He used the diamond analogy to describe his latest project, 1055 Park Avenue, and the comparison seems apt today, as the diamond market, much like the real estate market, has fallen precipitously after a seemingly unstoppable rise over the past several years.

With a small, rare gem, he added, “The value is always there.” The same goes, Davis said, for his 12-story glass condominium on the corner of Park Avenue and East 87th Street, by far the smallest in his 30 years of developing apartment buildings on the Upper East Side.

The building will have five apartments starting at $15 million each when it opens next month, including three four-bedroom, 3,200-square-foot duplexes; one five-bedroom triplex with a private terrace; and a two-bedroom penthouse duplex with a roof terrace.

Will the developer consider chopping up the mini-mansions into more “affordable” pieces — say, one-beds for $3.5 million — if they do not find takers in a market where ultra-luxury buyers are in retreat?

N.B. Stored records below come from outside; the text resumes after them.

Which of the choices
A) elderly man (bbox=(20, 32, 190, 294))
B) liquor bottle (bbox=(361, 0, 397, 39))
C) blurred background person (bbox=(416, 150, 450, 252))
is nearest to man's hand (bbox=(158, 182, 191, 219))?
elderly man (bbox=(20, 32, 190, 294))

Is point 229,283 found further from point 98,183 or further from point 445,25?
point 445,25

No need, said Davis. In fact, “we’re in contract with [a buyer] for the top five floors of the building. We got our asking price.” That apartment, if the deal goes through, will combine the duplex penthouse with the triplex below to create a six-bedroom “pentaplex, we call it,” he said.

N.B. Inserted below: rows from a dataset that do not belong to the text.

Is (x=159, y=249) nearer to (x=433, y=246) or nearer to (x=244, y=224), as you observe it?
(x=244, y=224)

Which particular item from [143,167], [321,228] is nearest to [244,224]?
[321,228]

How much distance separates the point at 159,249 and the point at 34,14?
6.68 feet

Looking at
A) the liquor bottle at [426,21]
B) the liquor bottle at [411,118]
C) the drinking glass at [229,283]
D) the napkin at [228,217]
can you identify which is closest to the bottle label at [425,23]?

Davis claims he is not putting up a small building to accommodate an anorexic market. Rather, he said, having dissolved RFR Davis, his two-decade-long partnership with Aby Rosen and Michael Fuchs, in 2005, “I took a step backwards while everybody was going crazy, building all over the place. I was ostensibly out of the real estate market — with hindsight a good place to be in the current economic environment. Then I decided I would rather concentrate on building smaller projects.”

Davis acquired the corner property seven years ago and kept it in his pocket while he continued producing high-rise condominiums, including the Michael Graves-designed, 55-story 425 Fifth Avenue, and Park Avenue Place on East 55th Street. For the latter, he employed architectural firms H. Thomas O’Hara and Kohn Pedersen Fox, both of which he used again on 1055 Park Avenue.

The small site — the building will be just 19 feet deep on the Park Avenue side and run 100 feet long on 87th Street — has some unique attributes. Besides occupying a corner, Davis said, the lot “intrigued me because for some reason they had forgotten to include it in the Park Avenue District, which stopped at 86th Street and began again on the north side of 87th Street. There was this one sliver that was outside of the landmarked district.”

The odd glitch gave the developer liberty to build any sort of façade for the structure, as long as he met the zoning requirement to build only up to the height of the parapet of the adjacent building to the south, at 1049 Park Avenue.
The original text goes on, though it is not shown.